▶ Your task: Exclude the pictures, then copy all remaining records exactly.

---------- Exercise material ----------

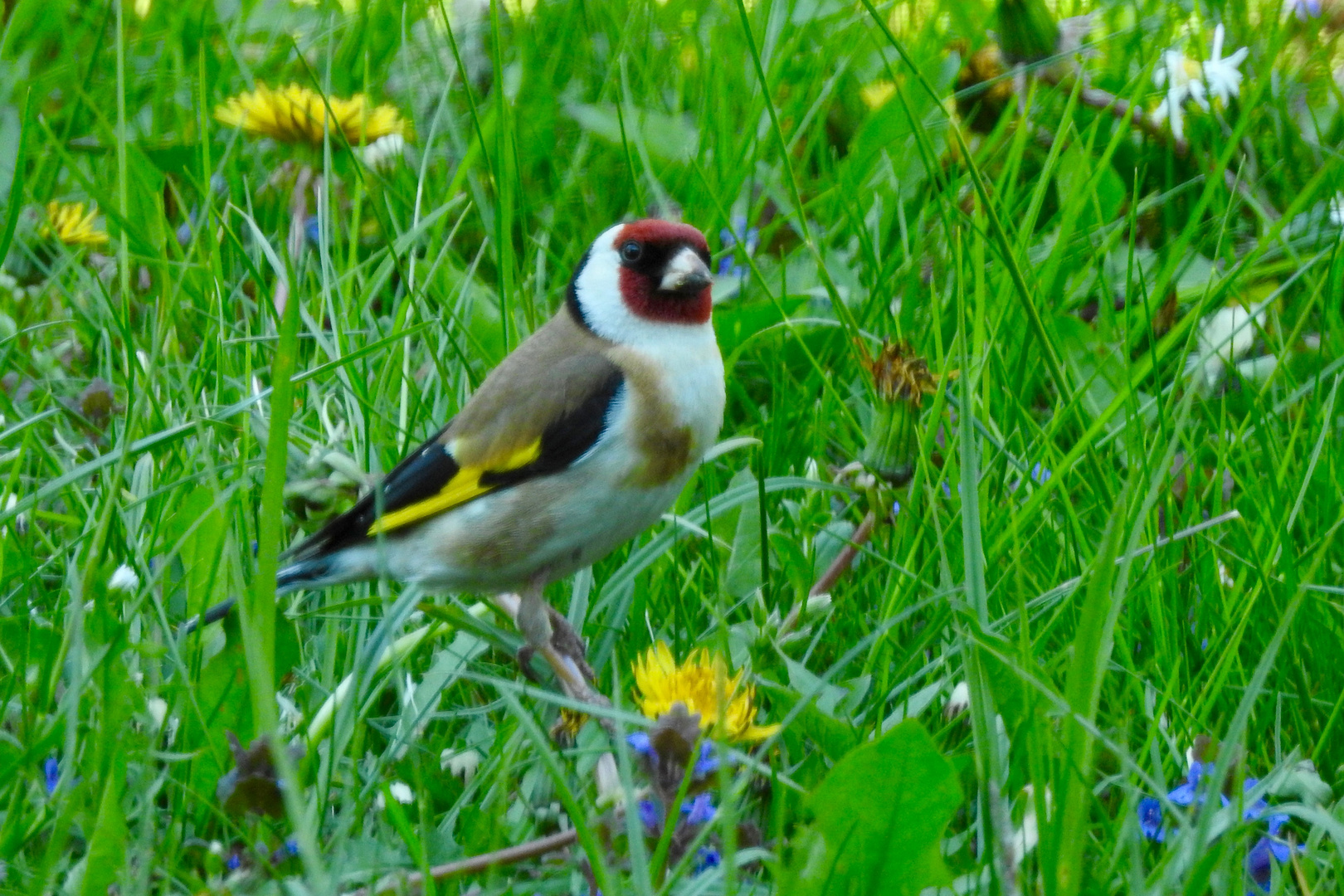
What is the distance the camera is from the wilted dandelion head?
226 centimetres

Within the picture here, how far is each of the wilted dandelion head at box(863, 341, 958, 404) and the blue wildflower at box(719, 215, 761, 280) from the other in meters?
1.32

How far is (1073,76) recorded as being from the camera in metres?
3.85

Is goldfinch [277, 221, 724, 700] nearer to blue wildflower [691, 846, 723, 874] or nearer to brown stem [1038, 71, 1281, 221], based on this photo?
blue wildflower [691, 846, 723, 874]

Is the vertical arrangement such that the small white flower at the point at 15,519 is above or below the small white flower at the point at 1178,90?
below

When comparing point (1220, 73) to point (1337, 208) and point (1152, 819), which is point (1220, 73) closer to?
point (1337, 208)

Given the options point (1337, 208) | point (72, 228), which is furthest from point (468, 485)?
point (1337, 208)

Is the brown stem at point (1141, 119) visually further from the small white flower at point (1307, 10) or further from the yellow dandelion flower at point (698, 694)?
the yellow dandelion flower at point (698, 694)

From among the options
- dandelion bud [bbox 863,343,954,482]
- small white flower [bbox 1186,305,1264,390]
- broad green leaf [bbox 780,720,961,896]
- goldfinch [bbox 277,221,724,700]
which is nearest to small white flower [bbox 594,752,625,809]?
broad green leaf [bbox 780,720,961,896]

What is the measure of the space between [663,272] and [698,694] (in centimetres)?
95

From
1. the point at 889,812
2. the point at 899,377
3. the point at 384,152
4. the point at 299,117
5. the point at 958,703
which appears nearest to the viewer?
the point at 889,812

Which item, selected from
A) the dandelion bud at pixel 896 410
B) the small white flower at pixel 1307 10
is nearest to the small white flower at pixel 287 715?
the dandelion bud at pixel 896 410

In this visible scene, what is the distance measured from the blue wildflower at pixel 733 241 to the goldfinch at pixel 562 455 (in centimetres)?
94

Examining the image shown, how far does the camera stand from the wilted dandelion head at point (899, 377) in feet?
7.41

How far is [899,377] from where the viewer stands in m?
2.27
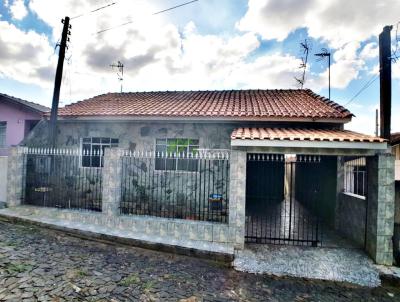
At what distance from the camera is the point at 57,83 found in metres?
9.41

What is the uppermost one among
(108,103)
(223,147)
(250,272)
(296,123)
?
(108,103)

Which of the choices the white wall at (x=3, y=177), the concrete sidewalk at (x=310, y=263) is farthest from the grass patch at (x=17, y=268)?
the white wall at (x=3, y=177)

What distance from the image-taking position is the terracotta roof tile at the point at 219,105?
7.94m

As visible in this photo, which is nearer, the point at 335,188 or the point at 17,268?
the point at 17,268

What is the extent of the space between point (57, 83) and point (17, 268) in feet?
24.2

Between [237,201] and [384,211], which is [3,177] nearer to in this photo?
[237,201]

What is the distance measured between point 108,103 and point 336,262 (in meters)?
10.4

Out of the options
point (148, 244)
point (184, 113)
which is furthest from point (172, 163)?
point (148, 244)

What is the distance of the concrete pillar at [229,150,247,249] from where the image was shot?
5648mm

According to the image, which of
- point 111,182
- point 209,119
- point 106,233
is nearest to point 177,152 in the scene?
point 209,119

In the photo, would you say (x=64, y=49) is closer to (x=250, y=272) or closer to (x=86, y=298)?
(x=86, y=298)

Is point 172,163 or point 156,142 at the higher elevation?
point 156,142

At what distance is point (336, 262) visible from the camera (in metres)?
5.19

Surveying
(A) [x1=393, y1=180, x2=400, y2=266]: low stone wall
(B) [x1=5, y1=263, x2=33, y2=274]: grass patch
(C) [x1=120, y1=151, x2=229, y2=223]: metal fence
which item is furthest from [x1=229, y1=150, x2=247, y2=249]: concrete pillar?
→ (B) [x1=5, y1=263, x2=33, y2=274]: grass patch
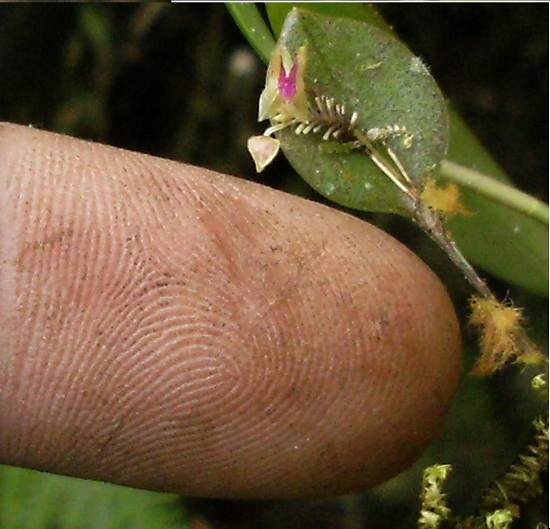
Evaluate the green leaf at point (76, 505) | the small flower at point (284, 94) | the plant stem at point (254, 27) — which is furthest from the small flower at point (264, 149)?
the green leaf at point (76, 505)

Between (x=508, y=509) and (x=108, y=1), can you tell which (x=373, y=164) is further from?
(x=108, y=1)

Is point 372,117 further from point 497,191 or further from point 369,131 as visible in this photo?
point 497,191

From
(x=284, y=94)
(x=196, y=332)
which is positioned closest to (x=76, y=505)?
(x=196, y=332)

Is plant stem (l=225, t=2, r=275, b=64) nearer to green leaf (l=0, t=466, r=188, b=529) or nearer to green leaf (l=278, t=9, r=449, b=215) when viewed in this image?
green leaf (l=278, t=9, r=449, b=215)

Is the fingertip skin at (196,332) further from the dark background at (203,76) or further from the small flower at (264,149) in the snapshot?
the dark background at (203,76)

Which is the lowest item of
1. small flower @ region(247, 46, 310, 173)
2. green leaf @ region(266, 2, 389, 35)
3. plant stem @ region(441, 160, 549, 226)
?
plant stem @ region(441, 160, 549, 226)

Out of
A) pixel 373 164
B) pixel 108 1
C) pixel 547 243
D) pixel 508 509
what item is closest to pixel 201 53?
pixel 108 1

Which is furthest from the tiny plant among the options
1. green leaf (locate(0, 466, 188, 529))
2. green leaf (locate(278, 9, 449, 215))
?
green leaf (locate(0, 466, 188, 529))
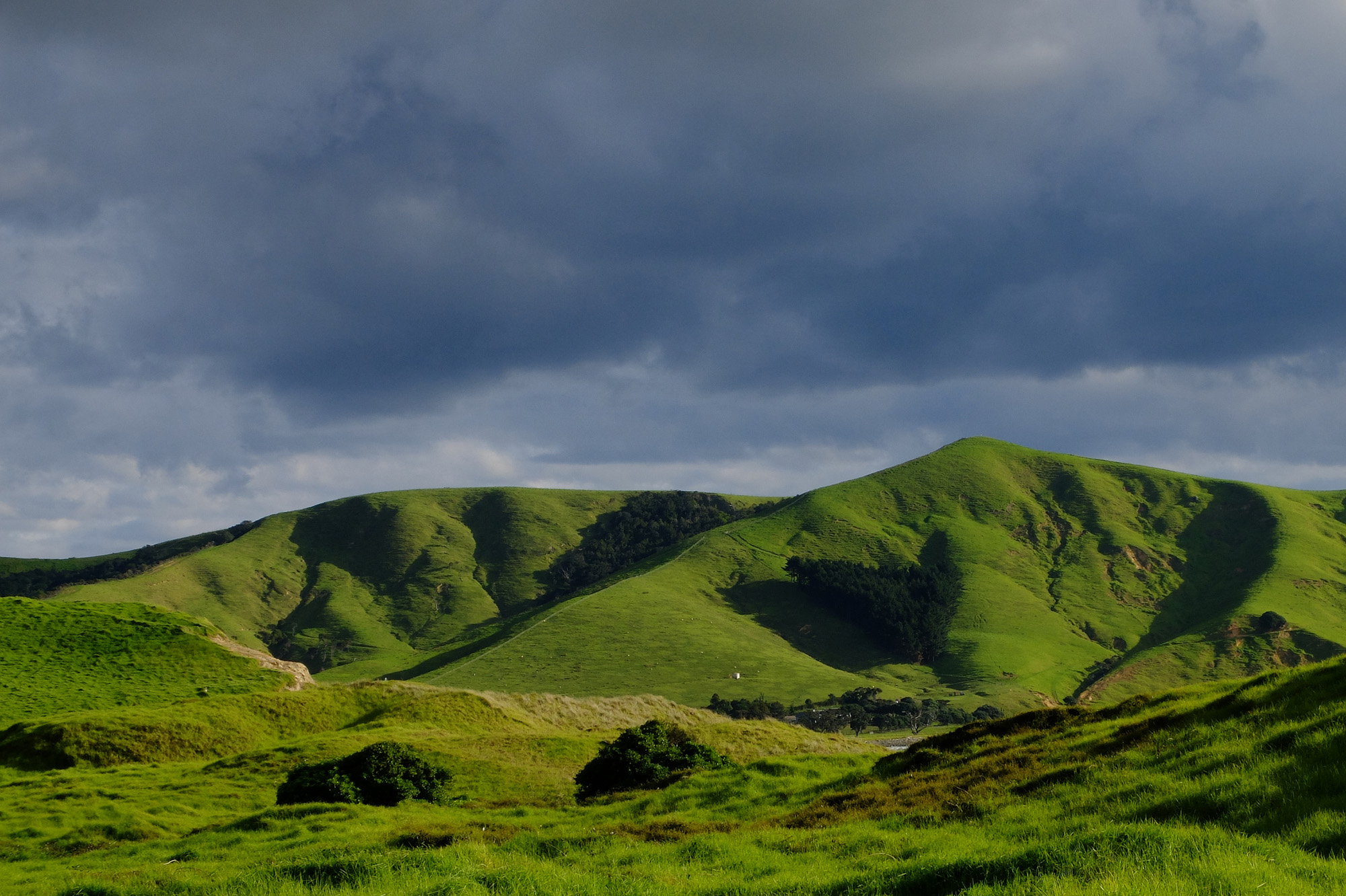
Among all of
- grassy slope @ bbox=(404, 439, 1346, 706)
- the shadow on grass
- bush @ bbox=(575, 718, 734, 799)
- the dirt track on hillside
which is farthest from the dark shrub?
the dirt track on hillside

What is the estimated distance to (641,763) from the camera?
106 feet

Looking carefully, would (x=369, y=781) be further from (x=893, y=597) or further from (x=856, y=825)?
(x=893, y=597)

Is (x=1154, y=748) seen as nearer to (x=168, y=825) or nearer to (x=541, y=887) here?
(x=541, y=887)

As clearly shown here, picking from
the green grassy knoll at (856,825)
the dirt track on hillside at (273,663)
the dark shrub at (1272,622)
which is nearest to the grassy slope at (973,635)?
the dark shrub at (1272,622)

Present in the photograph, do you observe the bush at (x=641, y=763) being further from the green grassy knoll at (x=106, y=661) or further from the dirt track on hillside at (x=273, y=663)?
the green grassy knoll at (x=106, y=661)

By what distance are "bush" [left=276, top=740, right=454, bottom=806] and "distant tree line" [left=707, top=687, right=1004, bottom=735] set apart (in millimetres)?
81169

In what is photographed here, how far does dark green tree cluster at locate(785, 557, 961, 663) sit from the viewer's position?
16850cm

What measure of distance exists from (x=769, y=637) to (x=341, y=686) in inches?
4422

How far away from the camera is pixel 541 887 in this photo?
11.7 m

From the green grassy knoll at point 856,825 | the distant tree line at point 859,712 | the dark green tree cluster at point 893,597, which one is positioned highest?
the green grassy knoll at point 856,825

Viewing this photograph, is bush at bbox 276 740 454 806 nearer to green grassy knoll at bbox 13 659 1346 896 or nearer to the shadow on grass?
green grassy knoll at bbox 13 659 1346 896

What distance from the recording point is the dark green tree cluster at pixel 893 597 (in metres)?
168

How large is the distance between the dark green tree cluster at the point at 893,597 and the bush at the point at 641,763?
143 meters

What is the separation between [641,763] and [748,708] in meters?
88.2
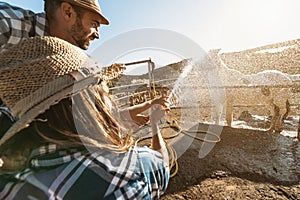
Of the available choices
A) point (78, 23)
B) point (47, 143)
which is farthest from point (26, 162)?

----------

▶ The result:
What is the distance the camera is from the wilted dandelion head?
226 centimetres

Within the picture here, how far is each of the wilted dandelion head at box(863, 341, 958, 404) and the blue wildflower at box(719, 215, 761, 280) from the other in meters?
1.32

How far is (1073,76) recorded as being from the camera in metres?
3.85

Is goldfinch [277, 221, 724, 700] nearer to blue wildflower [691, 846, 723, 874] or nearer to brown stem [1038, 71, 1281, 221], based on this photo?
blue wildflower [691, 846, 723, 874]

Is the vertical arrangement such that the small white flower at the point at 15,519 is above or below the small white flower at the point at 1178,90?
below

When comparing point (1220, 73) to point (1337, 208) and point (1152, 819), which is point (1220, 73) closer to?
point (1337, 208)

Given the options point (1337, 208) | point (72, 228), which is furthest from point (468, 485)?
point (1337, 208)

Is the brown stem at point (1141, 119) visually further from the small white flower at point (1307, 10) or further from the yellow dandelion flower at point (698, 694)?
the yellow dandelion flower at point (698, 694)

From among the options
- dandelion bud [bbox 863,343,954,482]
- small white flower [bbox 1186,305,1264,390]
- broad green leaf [bbox 780,720,961,896]
- goldfinch [bbox 277,221,724,700]
which is nearest to small white flower [bbox 594,752,625,809]?
broad green leaf [bbox 780,720,961,896]

What is the measure of the space between [663,272] and [698,694] (in centimetres)?
95

From
1. the point at 889,812
2. the point at 899,377
3. the point at 384,152
4. the point at 299,117
5. the point at 958,703
which appears nearest to the viewer?
the point at 889,812

Which item, selected from
A) the dandelion bud at pixel 896 410
B) the small white flower at pixel 1307 10
is nearest to the small white flower at pixel 287 715?
the dandelion bud at pixel 896 410

In this visible scene, what is the distance measured from the blue wildflower at pixel 733 241 to the goldfinch at pixel 562 455 (in centimetres)?
94

Examining the image shown, how far does the camera stand from the wilted dandelion head at point (899, 377) in feet?
7.41

How far is [899,377] from where the viewer stands in m?
2.27
At what distance from the camera is the point at 57,83 found in metres?
9.41

What is the uppermost one among
(108,103)
(223,147)
(250,272)
(296,123)
?
(108,103)

Which of the choices the white wall at (x=3, y=177), the concrete sidewalk at (x=310, y=263) is farthest from the grass patch at (x=17, y=268)?
the white wall at (x=3, y=177)

What distance from the image-taking position is the terracotta roof tile at the point at 219,105?
7.94m

As visible in this photo, which is nearer, the point at 335,188 or the point at 17,268?
the point at 17,268

What is the extent of the space between point (57, 83) and point (17, 268) in feet?
24.2

Between [237,201] and [384,211], which is [3,177] nearer to in this photo?
[237,201]

What is the distance measured between point 108,103 and point 336,262 (in meters)?
10.4

Out of the options
point (148, 244)
point (184, 113)
which is furthest from point (172, 163)?
point (148, 244)

What is the distance of the concrete pillar at [229,150,247,249] from where the image was shot?
5648mm

According to the image, which of
- point 111,182
- point 209,119
- point 106,233
is nearest to point 177,152 in the scene?
point 209,119

In the photo, would you say (x=64, y=49) is closer to (x=250, y=272) or closer to (x=86, y=298)?
(x=86, y=298)

Is point 172,163 or point 156,142 at the higher elevation?
point 156,142

At what distance is point (336, 262) visible from the camera (in metres)?
5.19

Surveying
(A) [x1=393, y1=180, x2=400, y2=266]: low stone wall
(B) [x1=5, y1=263, x2=33, y2=274]: grass patch
(C) [x1=120, y1=151, x2=229, y2=223]: metal fence
which item is furthest from [x1=229, y1=150, x2=247, y2=249]: concrete pillar?
→ (B) [x1=5, y1=263, x2=33, y2=274]: grass patch
Evaluate the green leaf at point (76, 505) | the small flower at point (284, 94) | the plant stem at point (254, 27) — which is furthest from the small flower at point (264, 149)?
the green leaf at point (76, 505)

Between (x=508, y=509) and (x=108, y=1), can you tell which (x=373, y=164) is further from?
(x=108, y=1)

Is point 372,117 further from point 497,191 or further from point 369,131 as visible in this photo?
point 497,191

From
(x=284, y=94)
(x=196, y=332)
which is positioned closest to (x=76, y=505)?
(x=196, y=332)

Is plant stem (l=225, t=2, r=275, b=64) nearer to green leaf (l=0, t=466, r=188, b=529) or nearer to green leaf (l=278, t=9, r=449, b=215) when viewed in this image?
green leaf (l=278, t=9, r=449, b=215)

Is the fingertip skin at (196,332) further from the dark background at (203,76) or further from the small flower at (264,149) in the snapshot?
the dark background at (203,76)

Which is the lowest item of
1. small flower @ region(247, 46, 310, 173)
2. green leaf @ region(266, 2, 389, 35)
3. plant stem @ region(441, 160, 549, 226)
?
plant stem @ region(441, 160, 549, 226)

Out of
A) pixel 373 164
B) pixel 108 1
C) pixel 547 243
D) pixel 508 509
what item is closest to pixel 201 53?
pixel 108 1

Which is furthest from the tiny plant among the options
1. green leaf (locate(0, 466, 188, 529))
2. green leaf (locate(278, 9, 449, 215))
?
green leaf (locate(0, 466, 188, 529))
Among all of
- grassy slope @ bbox=(404, 439, 1346, 706)
- the shadow on grass
- bush @ bbox=(575, 718, 734, 799)
- the dirt track on hillside
which is farthest from the dark shrub?
the dirt track on hillside

What is the estimated distance to (641,763) from the camera?
106 feet

Looking carefully, would (x=369, y=781) be further from (x=893, y=597) or further from (x=856, y=825)?
(x=893, y=597)

Is (x=1154, y=748) seen as nearer to (x=168, y=825) or nearer to (x=541, y=887) here?
(x=541, y=887)

As clearly shown here, picking from
the green grassy knoll at (856,825)
the dirt track on hillside at (273,663)
the dark shrub at (1272,622)
which is nearest to the grassy slope at (973,635)?
the dark shrub at (1272,622)

Present in the photograph, do you observe the bush at (x=641, y=763) being further from the green grassy knoll at (x=106, y=661) or further from the dirt track on hillside at (x=273, y=663)?
the green grassy knoll at (x=106, y=661)

By what distance are "bush" [left=276, top=740, right=454, bottom=806] and "distant tree line" [left=707, top=687, right=1004, bottom=735] set apart (in millimetres)?
81169

In what is photographed here, how far does dark green tree cluster at locate(785, 557, 961, 663) sit from the viewer's position?
16850cm

What measure of distance exists from (x=769, y=637) to (x=341, y=686) in inches?
4422

How far away from the camera is pixel 541 887 in this photo?
11.7 m

From the green grassy knoll at point 856,825 | the distant tree line at point 859,712 | the dark green tree cluster at point 893,597, which one is positioned highest?
the green grassy knoll at point 856,825

Viewing this photograph, is bush at bbox 276 740 454 806 nearer to green grassy knoll at bbox 13 659 1346 896 or nearer to the shadow on grass?
green grassy knoll at bbox 13 659 1346 896

What distance from the recording point is the dark green tree cluster at pixel 893 597 (in metres)?
168

How large is the distance between the dark green tree cluster at the point at 893,597 and the bush at the point at 641,763?
143 meters

What is the separation between [641,763] and [748,708] in meters?
88.2
Of the available choices
A) point (78, 23)
B) point (47, 143)
which is farthest from point (26, 162)?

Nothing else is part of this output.